Seneviratne’s work offers a valuable starting point for this rethinking. His analysis reminds us that the crisis facing the Sangha is not the result of moral decline alone but of historical forces that reshaped the identity of the monkhood. By tracing the evolution of the activist monk, he shows how the Sangha became entangled in the political and social structures of the modern nationstate. This entanglement has brought both benefits and dangers. It has allowed monks to play important roles in education, social welfare, and national development. But it has also exposed them to the corrupting influences of power, wealth, and public acclaim.

The challenge now is to disentangle the Sangha from these influences without undermining its ability to serve society. This will not be easy. The activist monk has become deeply embedded in the cultural and political fabric of the country. Many laypeople expect monks to be leaders, reformers, and guardians of national identity. Politicians rely on monastic support to legitimise their agendas. Media institutions depend on monks for content, commentary, and moral authority. Reversing this trend will require a collective effort from monks, laypeople, and political leaders alike.

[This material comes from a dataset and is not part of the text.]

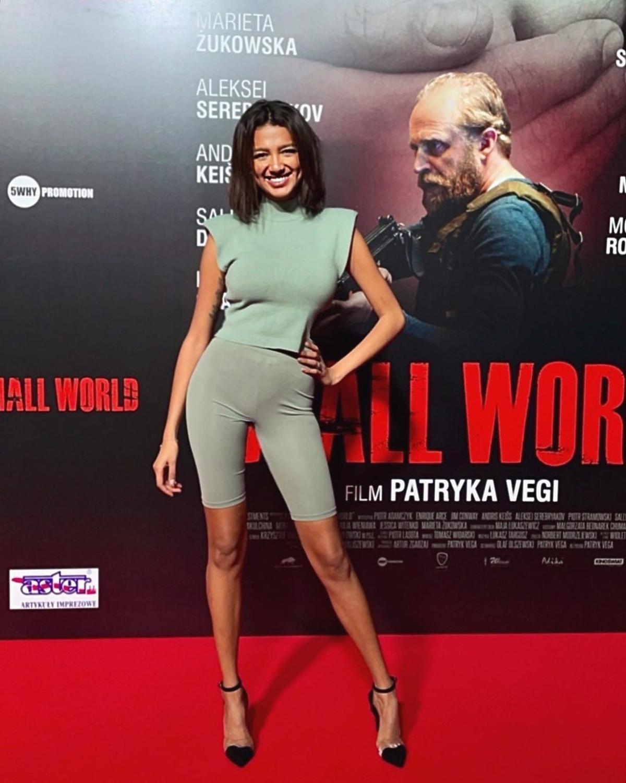 Waleria Szewczyk z Love Island w krótkich włosach na premierze filmu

Ultimately, the future of the Sangha depends on its ability to reclaim the renunciant ideal that lies at the heart of Buddhist monasticism. This does not mean withdrawing from society entirely, but it does mean reestablishing the boundaries that protect the monk from the dangers of worldly involvement. It means recognising that the true strength of the Sangha lies not in its political influence or institutional power but in its moral authority, its spiritual discipline, and its commitment to the path of liberation. The recent scandal, painful as it is, may serve as a catalyst for this reevaluation. It has exposed the vulnerabilities of the modern monastic system and forced the country to confront the consequences of a centurylong transformation.

To understand how the Vihara Devalegam Act relates to the perceived moral deformation of the clergy, it is necessary to examine how property management, state law, and monastic discipline intersect in the modern era. Historically stemming from the Buddhist Temporalities Ordinance No. 19 of 1931, this act serves as the primary legal framework governing the ‘temporalities’—meaning the secular wealth, extensive landholdings, and material donations belonging to Buddhist temples and shrines. While ancient kings granted these vast tracts of land to support the monkhood’s spiritual pursuits, the modern codification of this law has inadvertently fostered a system where property rights frequently supersede spiritual accountability.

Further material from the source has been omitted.